----- DATA SUPPLIED -----

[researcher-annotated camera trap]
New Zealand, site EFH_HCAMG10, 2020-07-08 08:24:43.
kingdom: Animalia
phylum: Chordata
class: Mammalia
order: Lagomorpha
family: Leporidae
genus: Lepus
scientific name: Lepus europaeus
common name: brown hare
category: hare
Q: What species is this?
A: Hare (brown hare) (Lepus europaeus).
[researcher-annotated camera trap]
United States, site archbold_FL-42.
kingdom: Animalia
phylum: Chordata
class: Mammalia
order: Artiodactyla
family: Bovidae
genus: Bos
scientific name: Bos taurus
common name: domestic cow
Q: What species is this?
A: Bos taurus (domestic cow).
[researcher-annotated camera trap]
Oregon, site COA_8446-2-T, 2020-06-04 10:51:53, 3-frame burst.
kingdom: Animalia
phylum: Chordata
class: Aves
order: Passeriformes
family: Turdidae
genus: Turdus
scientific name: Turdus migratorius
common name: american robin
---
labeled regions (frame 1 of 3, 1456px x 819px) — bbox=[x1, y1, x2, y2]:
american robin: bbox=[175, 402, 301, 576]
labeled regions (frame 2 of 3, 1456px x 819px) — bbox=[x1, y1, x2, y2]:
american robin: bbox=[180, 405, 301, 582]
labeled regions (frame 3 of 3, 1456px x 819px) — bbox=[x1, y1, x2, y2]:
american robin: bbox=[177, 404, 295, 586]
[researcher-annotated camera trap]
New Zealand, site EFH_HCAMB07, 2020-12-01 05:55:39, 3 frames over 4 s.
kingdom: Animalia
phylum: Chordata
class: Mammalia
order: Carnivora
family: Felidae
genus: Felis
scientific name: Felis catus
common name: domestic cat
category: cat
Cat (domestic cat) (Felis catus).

-----

▸ TASK STATEMENT: Could you copy each line above word for word?

▸ SOLUTION:
[researcher-annotated camera trap]
New Zealand, site EFH_HCAMG10, 2020-07-08 08:24:43.
kingdom: Animalia
phylum: Chordata
class: Mammalia
order: Lagomorpha
family: Leporidae
genus: Lepus
scientific name: Lepus europaeus
common name: brown hare
category: hare
Q: What species is this?
A: Hare (brown hare) (Lepus europaeus).
[researcher-annotated camera trap]
United States, site archbold_FL-42.
kingdom: Animalia
phylum: Chordata
class: Mammalia
order: Artiodactyla
family: Bovidae
genus: Bos
scientific name: Bos taurus
common name: domestic cow
Q: What species is this?
A: Bos taurus (domestic cow).
[researcher-annotated camera trap]
Oregon, site COA_8446-2-T, 2020-06-04 10:51:53, 3-frame burst.
kingdom: Animalia
phylum: Chordata
class: Aves
order: Passeriformes
family: Turdidae
genus: Turdus
scientific name: Turdus migratorius
common name: american robin
---
labeled regions (frame 1 of 3, 1456px x 819px) — bbox=[x1, y1, x2, y2]:
american robin: bbox=[175, 402, 301, 576]
labeled regions (frame 2 of 3, 1456px x 819px) — bbox=[x1, y1, x2, y2]:
american robin: bbox=[180, 405, 301, 582]
labeled regions (frame 3 of 3, 1456px x 819px) — bbox=[x1, y1, x2, y2]:
american robin: bbox=[177, 404, 295, 586]
[researcher-annotated camera trap]
New Zealand, site EFH_HCAMB07, 2020-12-01 05:55:39, 3 frames over 4 s.
kingdom: Animalia
phylum: Chordata
class: Mammalia
order: Carnivora
family: Felidae
genus: Felis
scientific name: Felis catus
common name: domestic cat
category: cat
Cat (domestic cat) (Felis catus).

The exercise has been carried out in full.